Gouvernance : l’UEFA, l’AFC et la CONCACAF durcissent le ton contre Infantino !

Gouvernance : l’UEFA, l’AFC et la CONCACAF durcissent le ton contre Infantino !
Logo des trois confédérations en image

Dans une lettre ouverte publiée ce lundi, l’UEFA, l’AFC et la CONCACAF affichent une rare unité face à la gouvernance de la FIFA. Les trois confédérations dénoncent un manque de concertation, une rupture de confiance et réclament une enquête totalement indépendante sur la crise provoquée par le projet de cession de droits liés à la Coupe du monde. 

Le football mondial entre dans une nouvelle zone de turbulences. Cette fois, la contestation vient directement de trois des principales confédérations de la planète. Dans une lettre commune publiée ce lundi 10 août, l’UEFA, l’AFC et la CONCACAF interpellent frontalement la gouvernance de la FIFA et, sans le nommer à chaque ligne, mettent directement en cause la manière dont Gianni Infantino exerce son pouvoir. 

Le point de départ de cette crise est le projet FIFA Forward Enterprise, qui prévoyait notamment de transférer une participation dans les droits commerciaux de la Coupe du monde à des investisseurs privés. Le projet, qui devait rapporter plusieurs milliards de dollars, a finalement été abandonné après une forte levée de boucliers au sein du football mondial. 

FIFA avait reconnu des erreurs dans le processus et présenté ses excuses à ses 211 associations membres.

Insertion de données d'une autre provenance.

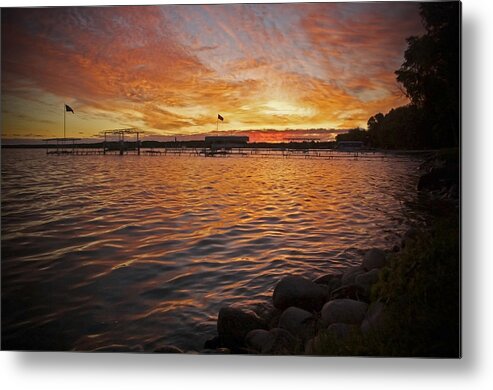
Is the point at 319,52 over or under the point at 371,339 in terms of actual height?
over

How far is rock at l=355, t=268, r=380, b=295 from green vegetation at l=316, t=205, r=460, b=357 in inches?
2.8

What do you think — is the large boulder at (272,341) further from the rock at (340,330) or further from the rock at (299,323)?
the rock at (340,330)

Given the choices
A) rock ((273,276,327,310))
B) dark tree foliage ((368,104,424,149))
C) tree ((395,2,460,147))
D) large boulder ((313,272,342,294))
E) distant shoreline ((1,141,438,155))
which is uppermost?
tree ((395,2,460,147))

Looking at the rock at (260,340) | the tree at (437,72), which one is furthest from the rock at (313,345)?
the tree at (437,72)

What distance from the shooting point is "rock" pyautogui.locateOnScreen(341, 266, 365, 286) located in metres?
3.80

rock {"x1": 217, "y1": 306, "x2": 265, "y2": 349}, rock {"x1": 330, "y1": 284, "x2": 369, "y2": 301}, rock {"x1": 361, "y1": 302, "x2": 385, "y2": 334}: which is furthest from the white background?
rock {"x1": 330, "y1": 284, "x2": 369, "y2": 301}

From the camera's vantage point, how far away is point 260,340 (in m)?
3.79

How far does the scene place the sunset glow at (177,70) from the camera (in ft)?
12.9

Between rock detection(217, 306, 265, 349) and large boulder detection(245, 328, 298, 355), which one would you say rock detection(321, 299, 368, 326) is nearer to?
large boulder detection(245, 328, 298, 355)

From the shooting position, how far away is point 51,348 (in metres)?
3.89

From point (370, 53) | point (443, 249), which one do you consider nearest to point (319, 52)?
point (370, 53)

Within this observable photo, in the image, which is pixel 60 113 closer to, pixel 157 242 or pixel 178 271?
pixel 157 242

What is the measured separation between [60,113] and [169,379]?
81.8 inches

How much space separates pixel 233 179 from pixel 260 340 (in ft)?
3.79
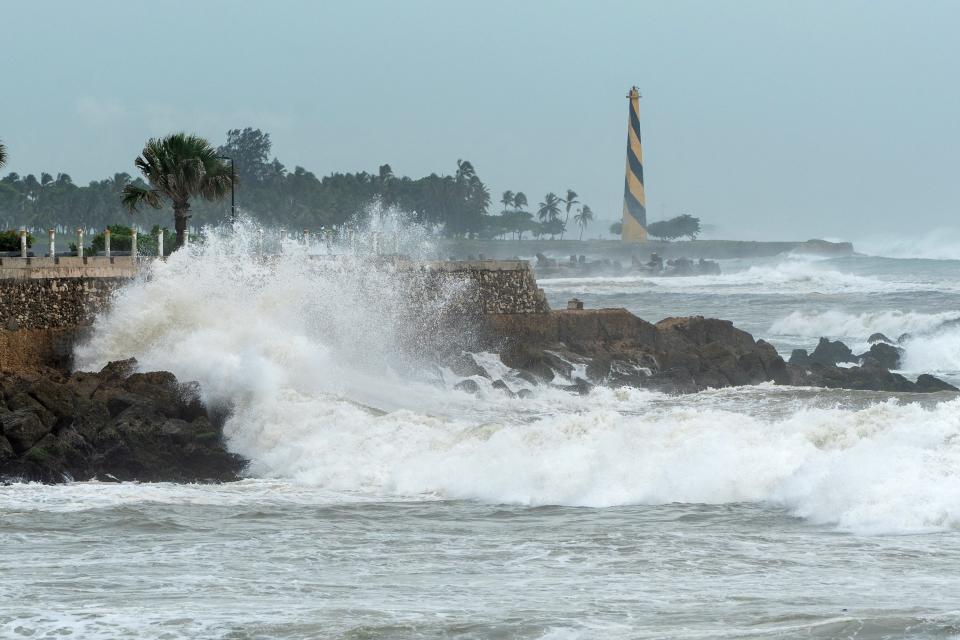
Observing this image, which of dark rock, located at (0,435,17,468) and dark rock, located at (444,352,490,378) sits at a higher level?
dark rock, located at (444,352,490,378)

Mais pour les trois confédérations, le problème dépasse largement une simple erreur de communication.

Dans leur lettre, elles dénoncent "un échec de jugement" et surtout une "rupture fondamentale de confiance", estimant qu'une décision d'une telle ampleur ne pouvait être avancée dans un calendrier aussi serré, sans véritable consultation des associations membres. 

Une enquête indépendante exigée

Le passage le plus explosif concerne la réponse attendue de la FIFA. L'organisation avait annoncé la présentation d'un rapport au Conseil de la FIFA. Insuffisant pour l'UEFA, l'AFC et la CONCACAF.

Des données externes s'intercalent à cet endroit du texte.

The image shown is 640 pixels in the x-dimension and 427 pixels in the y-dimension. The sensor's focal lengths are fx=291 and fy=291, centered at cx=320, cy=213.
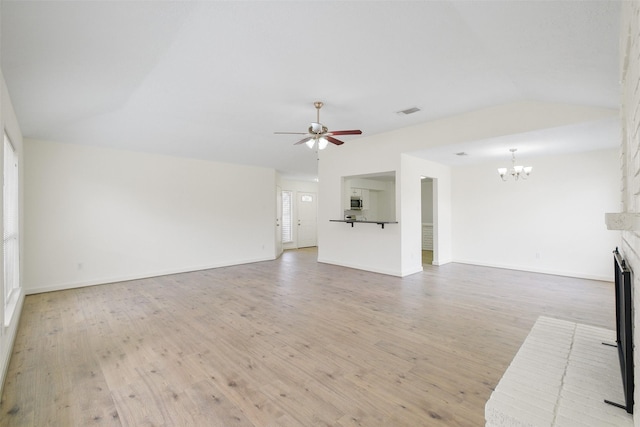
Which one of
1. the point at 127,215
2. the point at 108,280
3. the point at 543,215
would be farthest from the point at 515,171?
the point at 108,280

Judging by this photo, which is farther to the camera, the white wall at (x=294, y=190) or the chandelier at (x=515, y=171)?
the white wall at (x=294, y=190)

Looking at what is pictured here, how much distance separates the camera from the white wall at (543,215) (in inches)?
210

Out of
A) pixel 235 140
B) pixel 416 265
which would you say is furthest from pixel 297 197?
pixel 416 265

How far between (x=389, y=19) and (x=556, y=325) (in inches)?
119

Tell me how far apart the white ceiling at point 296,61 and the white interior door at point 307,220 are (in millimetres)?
5794

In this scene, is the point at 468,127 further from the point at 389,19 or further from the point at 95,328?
the point at 95,328

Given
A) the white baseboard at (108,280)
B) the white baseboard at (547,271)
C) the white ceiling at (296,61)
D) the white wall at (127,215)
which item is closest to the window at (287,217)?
the white wall at (127,215)

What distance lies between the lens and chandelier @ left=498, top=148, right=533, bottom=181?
5520 millimetres

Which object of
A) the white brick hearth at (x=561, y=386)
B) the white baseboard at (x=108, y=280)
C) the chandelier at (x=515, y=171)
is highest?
the chandelier at (x=515, y=171)

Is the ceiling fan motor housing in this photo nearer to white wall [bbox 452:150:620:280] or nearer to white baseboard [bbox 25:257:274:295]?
white baseboard [bbox 25:257:274:295]

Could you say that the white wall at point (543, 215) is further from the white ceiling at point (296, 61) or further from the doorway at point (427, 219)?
the doorway at point (427, 219)

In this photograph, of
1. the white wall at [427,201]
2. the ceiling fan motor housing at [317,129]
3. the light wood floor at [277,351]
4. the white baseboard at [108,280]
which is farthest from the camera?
the white wall at [427,201]

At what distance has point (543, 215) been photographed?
5.95 metres

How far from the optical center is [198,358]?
2666 millimetres
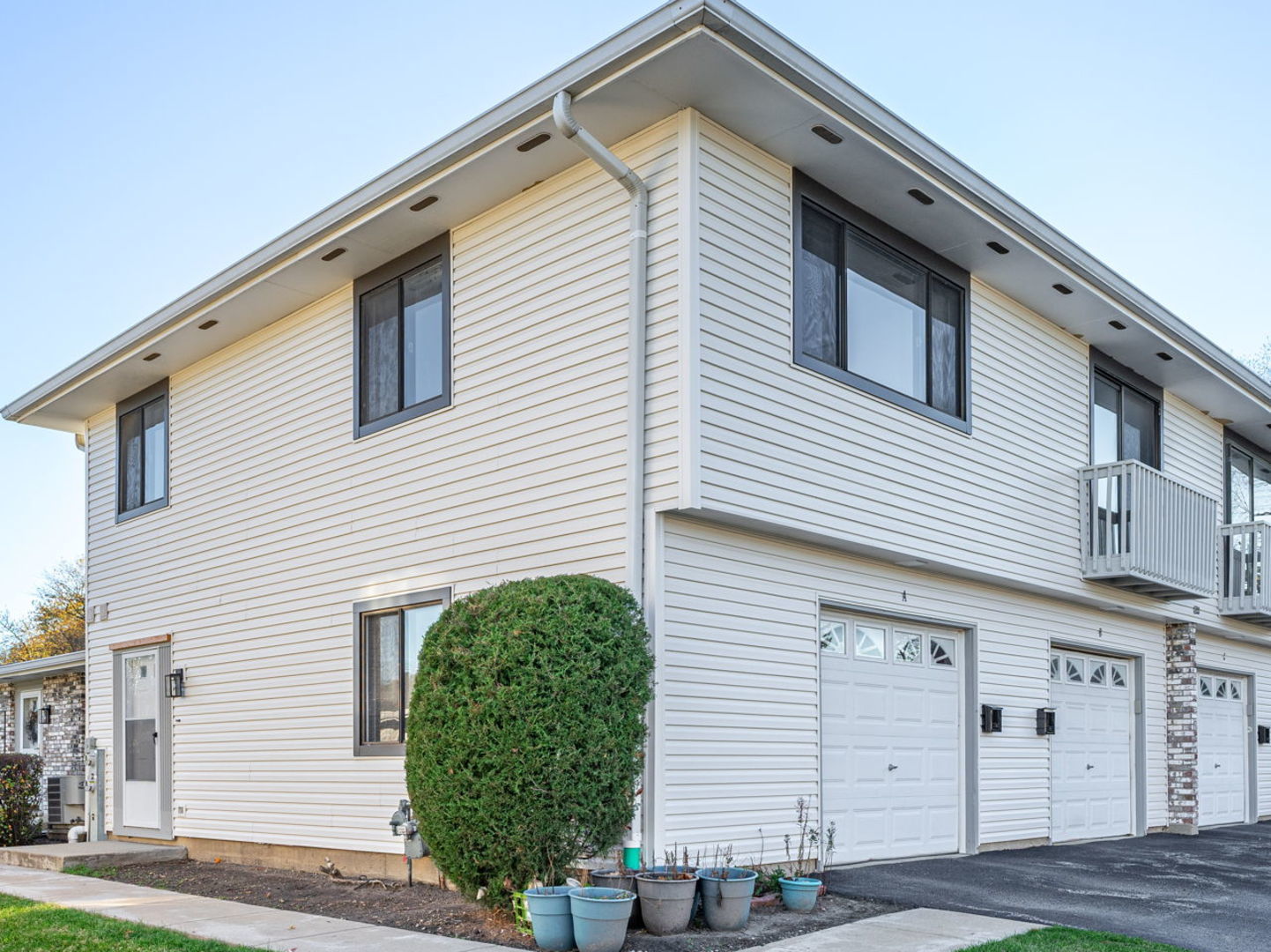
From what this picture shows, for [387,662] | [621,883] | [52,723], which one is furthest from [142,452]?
[621,883]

Les trois confédérations réclament que l'examen des événements soit confié à un tiers totalement indépendant, sans intervention de l'administration de la FIFA, de ses employés ou d'un acteur directement impliqué dans le football. Elles demandent également la conservation de tous les documents et échanges liés à cette affaire. 

Autre élément pointé du doigt : la réunion organisée au Maroc. Selon la lettre, un seul responsable élu était présent, tandis qu'aucun membre du Conseil de la FIFA ni représentant des associations membres n'avait été convié. La réunion aurait principalement réuni des cadres salariés de la FIFA. 

Un avertissement à quelques mois de l'élection

Le timing n'est pas anodin. L'élection présidentielle de la FIFA est prévue en mars 2027, et la bataille autour de la succession d'Infantino pourrait désormais prendre une nouvelle dimension.

Dans leur conclusion, les trois confédérations appellent à préserver l'unité du football mondial et défendent une conception de la gouvernance fondée sur le service plutôt que sur la concentration du pouvoir. 
Le message est clair : pour l'UEFA, l'AFC et la CONCACAF, la crise n'est plus seulement celle d'un projet abandonné. Elle est devenue une question de gouvernance, de transparence et de confiance au sommet de la FIFA.